Papers recently discovered in France suggest that Napoleon might have invaded Russia successfully if his army had better sock supplies.
The Corsican general famously said that an army marches on its stomach, but these papers prove he believed the more traditional notion that marching involves the feet.
The papers are from a cache of previously undiscovered documents from the collections of Napoleon's on-off advisor, Talleyrand. They had been undisturbed in the library at Les Invalides, in Paris, for nearly 200 years before French historians unearthed them.
Our contributor and reviewer, Ken Lucid, chair of history at The University of Thames Valley East, was invited to inspect the documents.

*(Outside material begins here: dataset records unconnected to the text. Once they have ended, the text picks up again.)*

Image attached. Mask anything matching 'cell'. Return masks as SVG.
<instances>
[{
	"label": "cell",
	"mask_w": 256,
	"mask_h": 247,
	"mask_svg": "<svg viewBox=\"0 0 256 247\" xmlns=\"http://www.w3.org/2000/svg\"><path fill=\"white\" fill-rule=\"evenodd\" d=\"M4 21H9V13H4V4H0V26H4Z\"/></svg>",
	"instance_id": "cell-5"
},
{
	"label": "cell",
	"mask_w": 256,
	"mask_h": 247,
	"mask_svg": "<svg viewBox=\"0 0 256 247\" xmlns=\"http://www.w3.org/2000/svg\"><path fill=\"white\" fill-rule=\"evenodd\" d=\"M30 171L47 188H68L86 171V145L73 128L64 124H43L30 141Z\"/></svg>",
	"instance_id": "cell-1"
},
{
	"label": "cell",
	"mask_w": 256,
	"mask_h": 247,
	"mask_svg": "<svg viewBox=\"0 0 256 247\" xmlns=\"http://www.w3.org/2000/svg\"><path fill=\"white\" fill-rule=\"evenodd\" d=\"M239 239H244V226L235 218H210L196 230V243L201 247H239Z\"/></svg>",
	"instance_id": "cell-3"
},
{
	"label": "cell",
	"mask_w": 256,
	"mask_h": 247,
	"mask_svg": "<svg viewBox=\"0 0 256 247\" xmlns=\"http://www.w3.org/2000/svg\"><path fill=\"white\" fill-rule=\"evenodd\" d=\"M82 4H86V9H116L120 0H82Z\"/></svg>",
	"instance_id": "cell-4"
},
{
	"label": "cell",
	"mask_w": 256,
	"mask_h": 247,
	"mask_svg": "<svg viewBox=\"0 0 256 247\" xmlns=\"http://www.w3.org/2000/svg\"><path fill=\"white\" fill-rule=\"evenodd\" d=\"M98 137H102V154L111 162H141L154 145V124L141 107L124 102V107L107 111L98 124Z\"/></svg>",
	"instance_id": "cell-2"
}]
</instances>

"Earth-shattering, mate!," he said. "Really gob-smacking.
"We always thought that Bonaparte abandoned the Russian campaign when he found Moscow burning and he couldn't maintain supply lines for his troops, but these letters show otherwise."
One despatch, to Talleyrand, reads, according to Professor Lucid's translation: "Sod the horses and food! We have plenty to last forever. What the men need is socks - it's getting brass monkeys out here and your feet get like blocks of ice. Socks, socks, socks - I cannot stress too greatly the importance of socks."
A desperate Talleyrand replies: "Most gracious imperial majesty... you must know that the British blockade of our ports and their domination of the world's supplies of socks renders all efforts to obtain sufficient pairs well-nigh impossible.
"Believe me, sire, the women of Paris knit day and night, but they are too few, I fear."
Professor Lucid added: "That's the beginning of the end... Bonaparte has the Spanish Ulcer to contend with and no socks for his Grande Armee.
"Talleyrand will shortly make overtures to the allies to secure France a seat at the peace conference and the rest, as they say, is history."